The first thing that hits you when you walk through the door of 14 Broad Street is the smell. Its like some sort of olfactory welcome party, with the strong smell of spices filling every inch of cubic airspace.  It was a busy evening and, as a first for one of Tina’s events, there were named spaces as a group of friends wanted to be together.

There was no written menu, each dish was announced by our host at the beginning of each course with a wonderful fusion of different eastern styles of cooking.

The table was laid out with aperitifs, including Poppadoms; strips of scratch-made Samosa dough and to dip some home-made Mango Chutney; Aubergine Pickle and Lime Pickle.

As guests started to filter in one by one, we met our table mates.  On my left was John & Meena, both retired residents of Ottery St Mary.  On my right was Gary and Helen from Copperhill Farm Meats, who were absolutely lovely.  We shared many laughs at our end of the table.

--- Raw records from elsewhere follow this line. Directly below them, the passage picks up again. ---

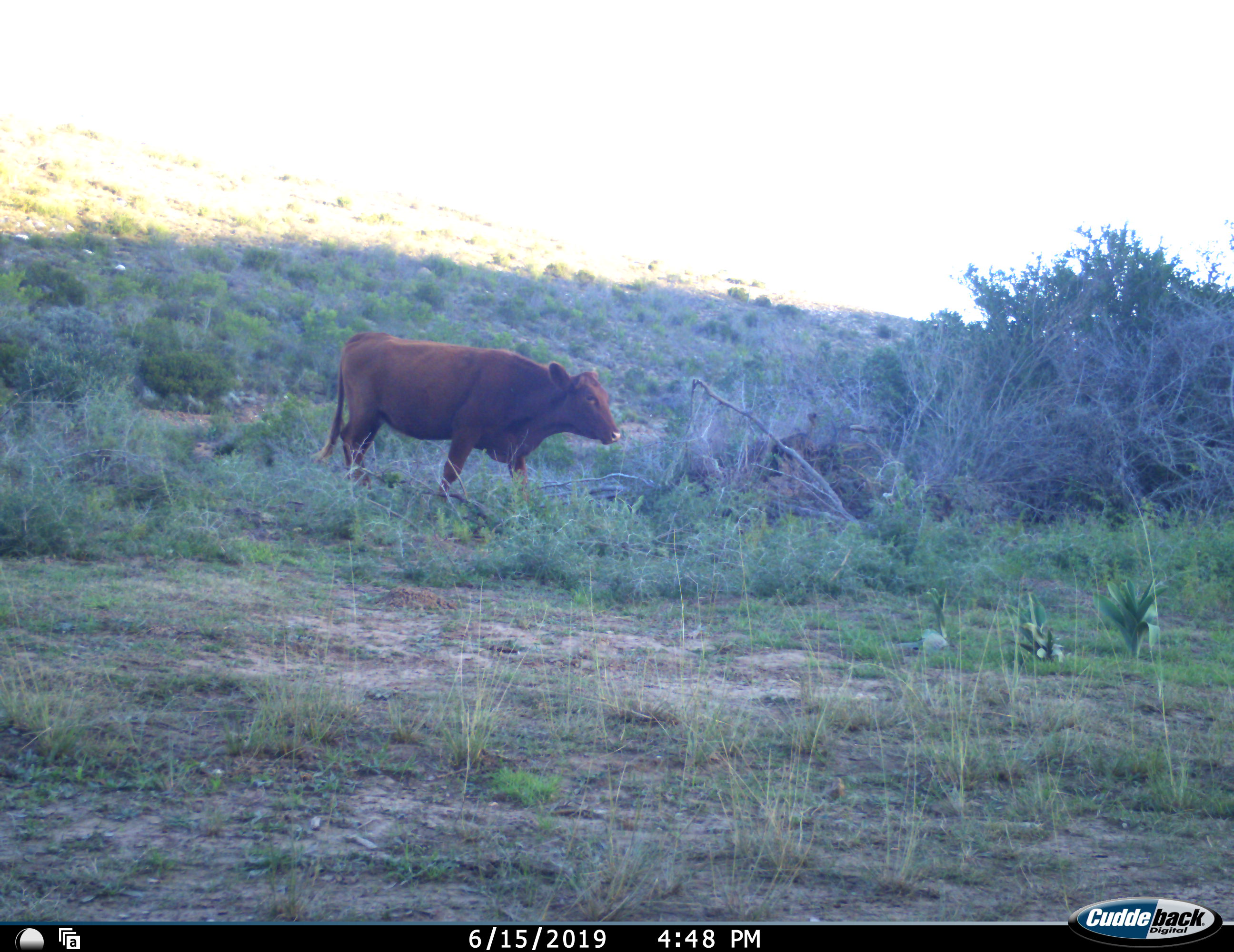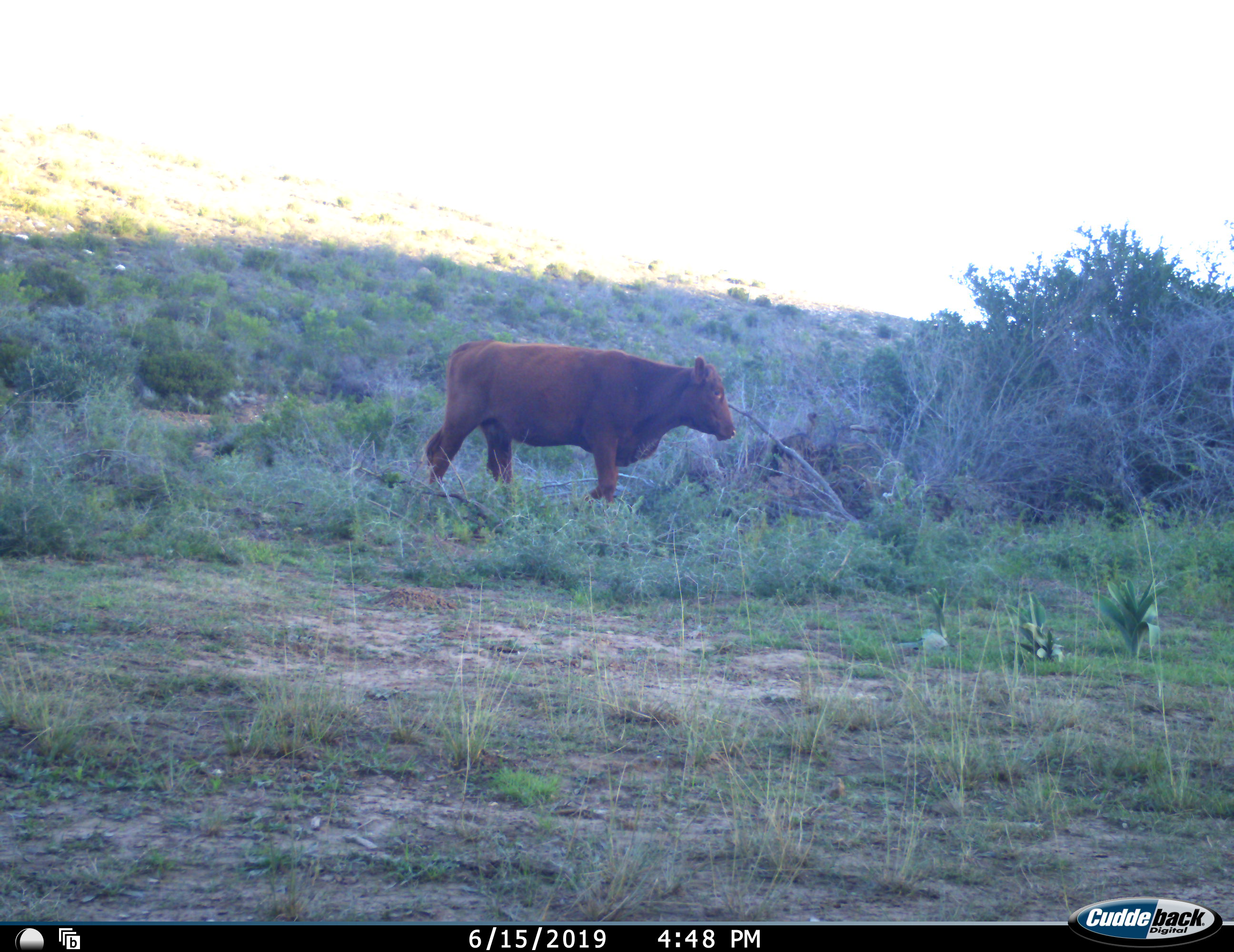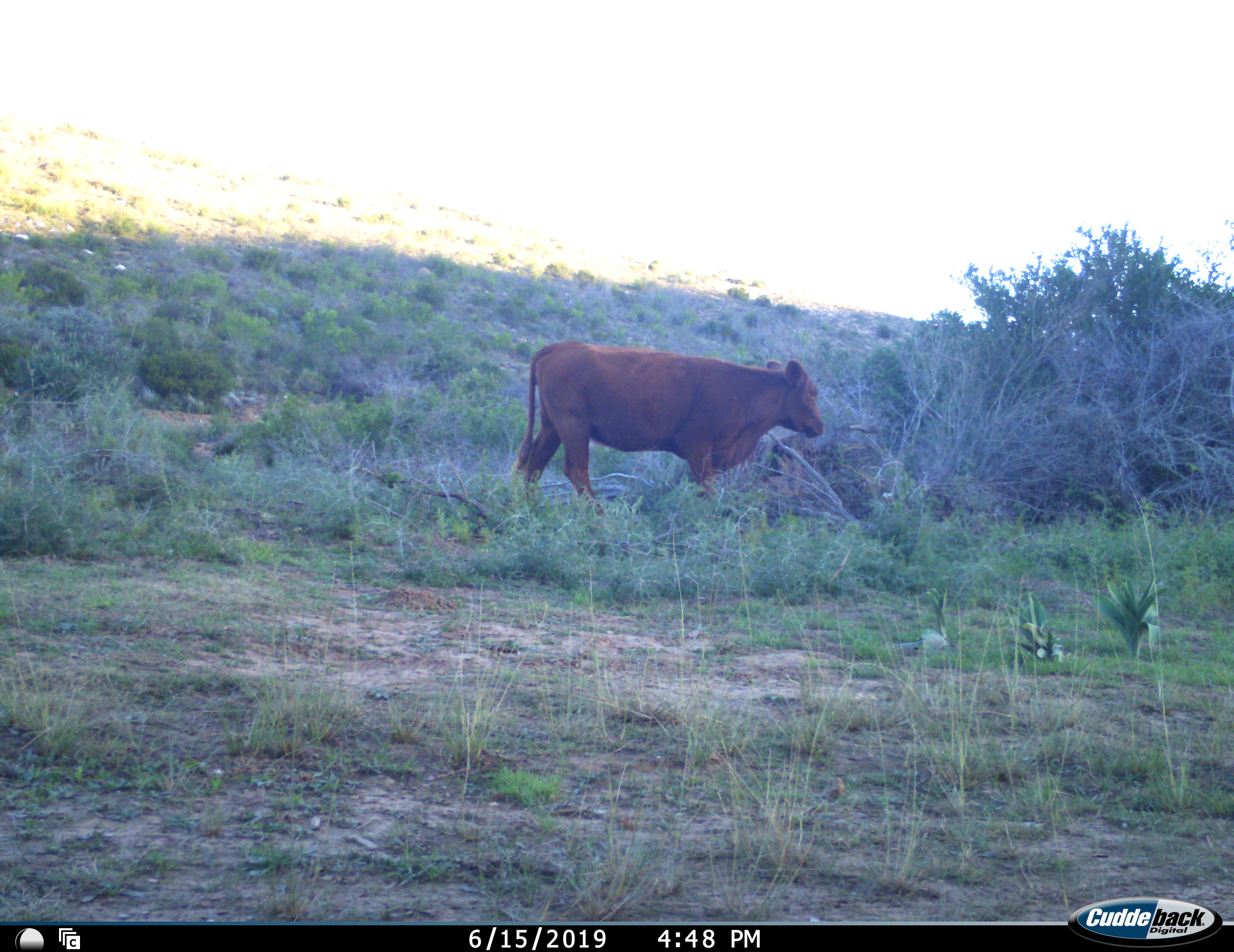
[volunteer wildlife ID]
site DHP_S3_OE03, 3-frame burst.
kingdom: Animalia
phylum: Chordata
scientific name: Vertebrata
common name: domestic animal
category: domesticanimal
Domesticanimal (domestic animal) (Vertebrata), count 1. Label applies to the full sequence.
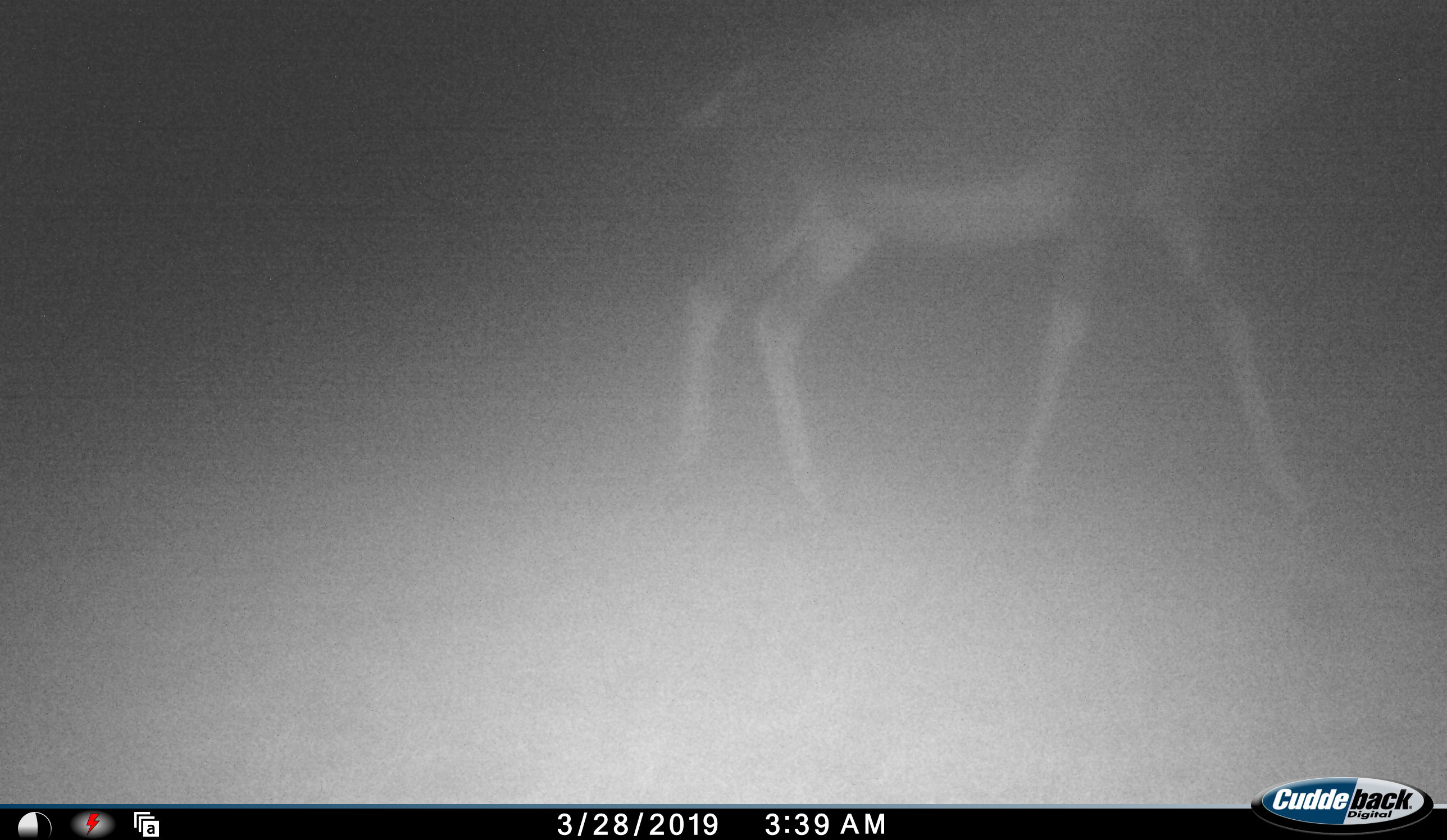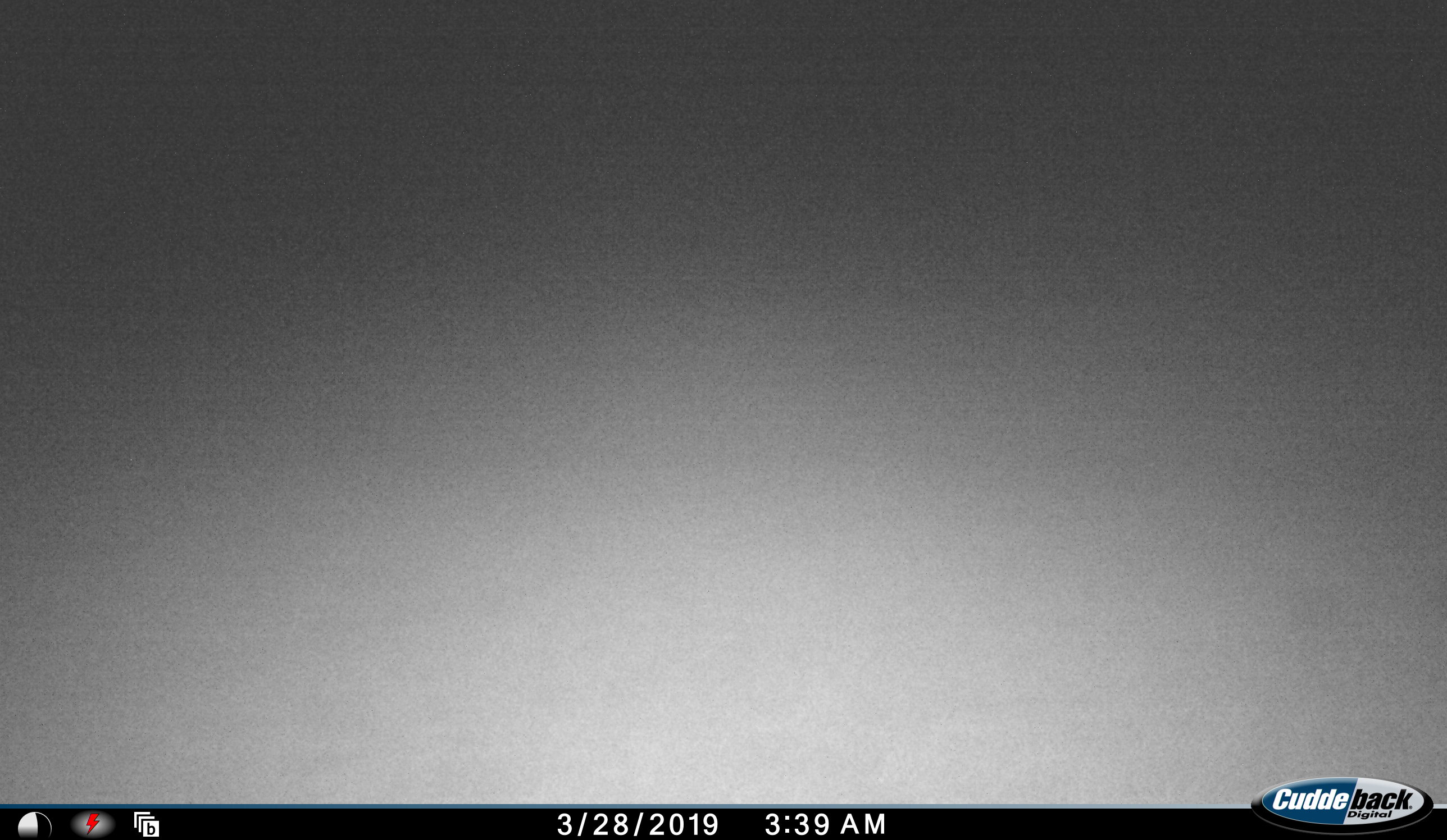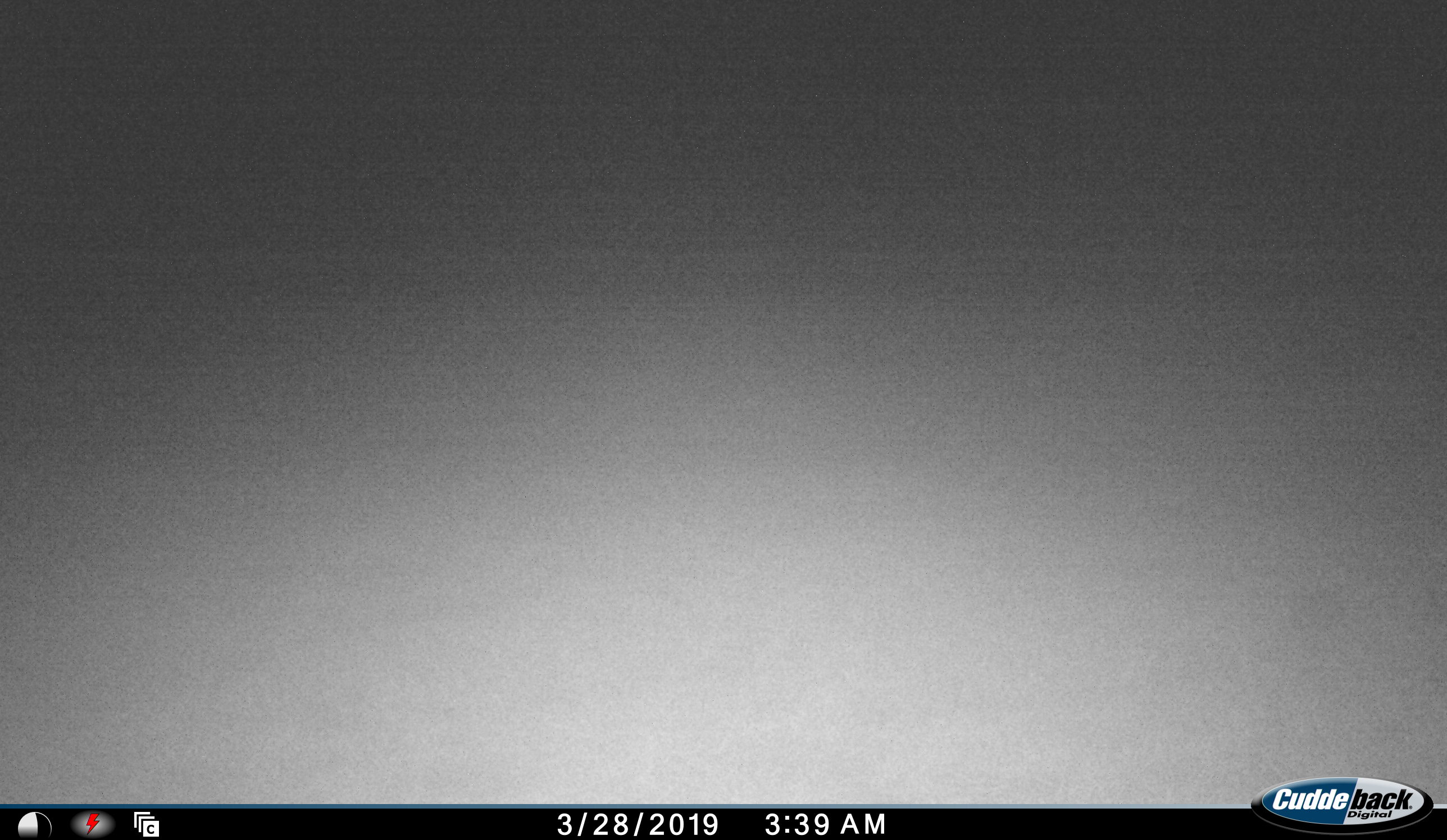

Our first course was Peking Duck Samosas served with a tamarind chutney and Chicken Satay on Yorkshire Pudding with a cucumber salad.  I liked the fact that Tina introduced the evening with her specialty; up to this point I had never had a Samosa Lady samosa, but with my SLS virginity taken, it was clear what the fuss was about.  Beautifully cooked duck wrapped in a crispy light home-made dough.

The wonderful Chicken Satay on Yorkshire pudding was an homage to Tina’s Northern heritage.  After moving from Africa to the Gujarti region of India, Tina’s parents (Mama Samosa was present tonight!) ended up in Yorkshire.  This was a fitting tribute with the exotic satay contrasting with a such a traditional British staple; as a fusion dish it worked really well with the similar buttery flavours and that nutty, slightly spicy edge to the chicken.

Before our main we were treated to a complimentary Spiced Rum and Ginger shot.  Down in one? Or sip? I deliberated, but opted for sipping it as I am a tad strange with alcohol.

Our main dish was a Thai Seafood Curry with Ginger & Garlic infused Pilau rice with curried spinach.  The curry included a medley of different seafoods and a beautifully scented rice. The dish felt so home-cooked, as if it had been cooked in Tina’s very own kitchen at home.

Throughout the meal Tina had assistance from a small army of helpers who assisted with prepping the food, serving the food and being accommodating to the various needs of the convivial gathering downstairs and the raucous birthday party upstairs who were also taking part in the meal.

Our dessert was a spin on the traditional.  A Sticky Toffee Pudding infused with cardamom, drizzled with a Chilli Toffee Sauce and topped with saffron clotted cream with crushed Pistachios as an option.

The pudding was light as I would imagine a pudding like this to be, the addition of the pistachios with the exotic accents of this traditional British dish really worked, saffron clotted cream is a first for me but it won’t be the last.  The chilli toffee sauce intermingled with the clotted cream, playing with texture and temperature.

Communal dining isn’t for everyone.  In fact for most Brits whose idea of ‘eating out’ involves a table away from the rest of the humanity in a dark corner of a soulless restaurant, the concept of having to sit with strangers within close proximity would send them screaming for the hills.  But once diners get past that initial apprehension, it is an easy way to make friends.

This type of dining experience was fun, even for an INFJ like myself  It was immensely entertaining, and when the wine/beer/shots flow, your friend count rises gradually.

EE RecommendsTina knows how to do a dining night.  More than one person recounted ‘the time when’ something fun happened at a previous event (I think dancing on tables was involved?…), Tina has a definite band of avid supporters and it is clear to see why.  From the moment the community banded around to support her setting-up shop, that support hasn’t wavered and there is a definite place for her with her delicious smells in the heart (physical and emotional) of Ottery St Mary.

The evening cost was £35 per head.  It was BYO with table water available.